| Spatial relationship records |
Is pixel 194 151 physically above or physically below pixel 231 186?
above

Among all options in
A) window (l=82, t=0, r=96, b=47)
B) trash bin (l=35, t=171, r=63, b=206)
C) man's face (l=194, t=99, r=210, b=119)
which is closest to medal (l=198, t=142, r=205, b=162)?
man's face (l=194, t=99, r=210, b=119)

| Your instructions |
Copy every one of the records above word for word, keeping each line unchanged.

| Response |
Is pixel 194 151 physically above or physically below pixel 231 186?
above

Among all options in
A) window (l=82, t=0, r=96, b=47)
B) trash bin (l=35, t=171, r=63, b=206)
C) man's face (l=194, t=99, r=210, b=119)
which is closest to medal (l=198, t=142, r=205, b=162)?
man's face (l=194, t=99, r=210, b=119)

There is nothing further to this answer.